● Items listed in a dataset
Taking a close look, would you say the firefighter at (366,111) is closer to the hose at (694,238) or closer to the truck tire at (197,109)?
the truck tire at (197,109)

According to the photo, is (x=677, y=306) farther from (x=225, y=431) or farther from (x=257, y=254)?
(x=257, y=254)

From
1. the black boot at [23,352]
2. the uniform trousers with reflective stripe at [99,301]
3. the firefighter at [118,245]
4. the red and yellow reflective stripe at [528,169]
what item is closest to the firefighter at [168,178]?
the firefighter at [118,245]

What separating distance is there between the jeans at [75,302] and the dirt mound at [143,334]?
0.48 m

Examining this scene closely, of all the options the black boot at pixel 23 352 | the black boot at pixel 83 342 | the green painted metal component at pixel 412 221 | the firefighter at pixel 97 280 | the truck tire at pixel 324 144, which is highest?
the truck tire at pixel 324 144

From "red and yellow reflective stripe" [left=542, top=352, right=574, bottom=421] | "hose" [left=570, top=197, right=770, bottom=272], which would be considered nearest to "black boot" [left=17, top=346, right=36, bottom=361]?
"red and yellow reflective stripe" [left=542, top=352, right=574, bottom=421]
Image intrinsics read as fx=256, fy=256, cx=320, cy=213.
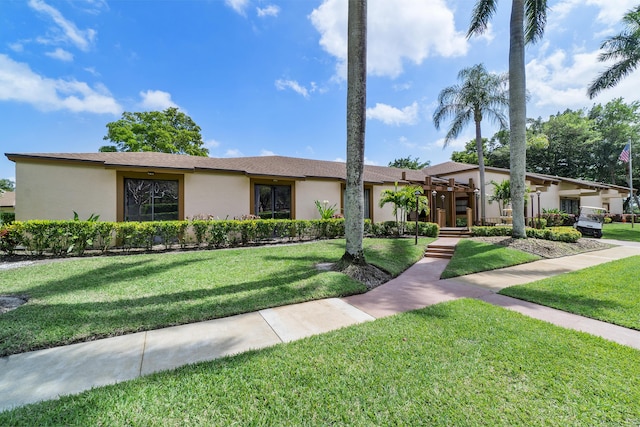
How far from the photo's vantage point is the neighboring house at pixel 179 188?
9.91 m

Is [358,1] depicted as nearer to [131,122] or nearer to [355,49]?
[355,49]

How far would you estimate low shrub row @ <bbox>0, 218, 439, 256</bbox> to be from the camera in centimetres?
852

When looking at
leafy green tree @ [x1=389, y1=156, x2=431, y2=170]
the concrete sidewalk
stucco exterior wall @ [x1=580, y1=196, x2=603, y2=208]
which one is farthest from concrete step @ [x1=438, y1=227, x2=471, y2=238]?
leafy green tree @ [x1=389, y1=156, x2=431, y2=170]

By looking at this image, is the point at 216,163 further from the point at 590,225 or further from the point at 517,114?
the point at 590,225

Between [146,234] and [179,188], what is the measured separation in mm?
3226

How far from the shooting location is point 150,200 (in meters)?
11.9

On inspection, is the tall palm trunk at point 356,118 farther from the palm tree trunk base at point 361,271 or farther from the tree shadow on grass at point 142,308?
the tree shadow on grass at point 142,308

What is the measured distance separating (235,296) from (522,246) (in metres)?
11.0

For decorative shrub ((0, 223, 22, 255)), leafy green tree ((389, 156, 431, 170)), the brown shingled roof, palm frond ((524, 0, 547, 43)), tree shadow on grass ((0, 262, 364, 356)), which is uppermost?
palm frond ((524, 0, 547, 43))

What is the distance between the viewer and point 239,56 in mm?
13328

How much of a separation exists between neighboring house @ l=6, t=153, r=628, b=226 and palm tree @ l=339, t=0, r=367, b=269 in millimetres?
7322

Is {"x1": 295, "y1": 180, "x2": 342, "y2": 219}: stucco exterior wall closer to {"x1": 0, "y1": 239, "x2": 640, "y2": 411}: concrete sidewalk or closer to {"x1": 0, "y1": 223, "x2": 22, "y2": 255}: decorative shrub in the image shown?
{"x1": 0, "y1": 239, "x2": 640, "y2": 411}: concrete sidewalk

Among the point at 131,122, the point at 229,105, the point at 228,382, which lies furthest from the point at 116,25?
the point at 131,122

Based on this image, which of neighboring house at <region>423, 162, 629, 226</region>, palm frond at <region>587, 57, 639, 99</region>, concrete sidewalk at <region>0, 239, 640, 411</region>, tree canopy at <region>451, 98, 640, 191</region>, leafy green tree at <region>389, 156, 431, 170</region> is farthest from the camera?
leafy green tree at <region>389, 156, 431, 170</region>
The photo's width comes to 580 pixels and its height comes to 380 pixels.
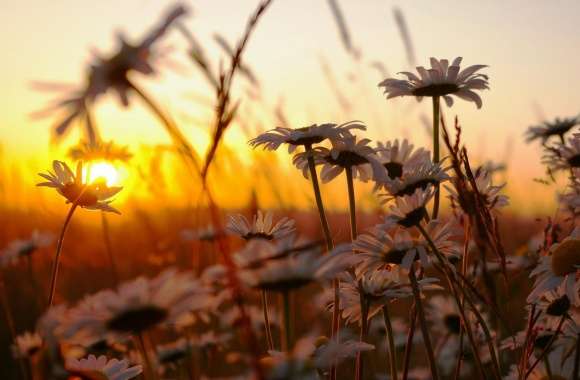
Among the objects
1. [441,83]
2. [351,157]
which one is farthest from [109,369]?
[441,83]

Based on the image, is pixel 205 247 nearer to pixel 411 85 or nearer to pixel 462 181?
pixel 411 85

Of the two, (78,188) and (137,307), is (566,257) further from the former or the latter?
(78,188)

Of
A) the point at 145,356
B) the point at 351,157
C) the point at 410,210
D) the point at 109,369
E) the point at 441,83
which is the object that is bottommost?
the point at 109,369

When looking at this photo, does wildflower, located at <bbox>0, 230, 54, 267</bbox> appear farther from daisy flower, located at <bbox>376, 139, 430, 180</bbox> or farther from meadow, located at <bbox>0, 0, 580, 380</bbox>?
daisy flower, located at <bbox>376, 139, 430, 180</bbox>

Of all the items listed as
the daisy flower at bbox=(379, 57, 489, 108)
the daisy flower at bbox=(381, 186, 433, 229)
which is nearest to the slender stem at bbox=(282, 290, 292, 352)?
the daisy flower at bbox=(381, 186, 433, 229)

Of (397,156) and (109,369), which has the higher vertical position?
(397,156)

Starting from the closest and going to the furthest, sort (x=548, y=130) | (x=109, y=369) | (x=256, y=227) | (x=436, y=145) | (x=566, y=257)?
(x=109, y=369)
(x=566, y=257)
(x=256, y=227)
(x=436, y=145)
(x=548, y=130)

● Problem details
Rewrite the lines from the line containing "Starting from the" through the last line, requests included, scaling every coordinate in the answers by 0.5 and rounding to whole numbers, with halves rounded up. Leave the requests unchanged.

● Task output
Starting from the closest and going to the furthest, sort (x=548, y=130) | (x=109, y=369) | (x=256, y=227) | (x=436, y=145) | (x=566, y=257)?
(x=55, y=185)
(x=283, y=129)
(x=128, y=114)
(x=218, y=73)
(x=274, y=65)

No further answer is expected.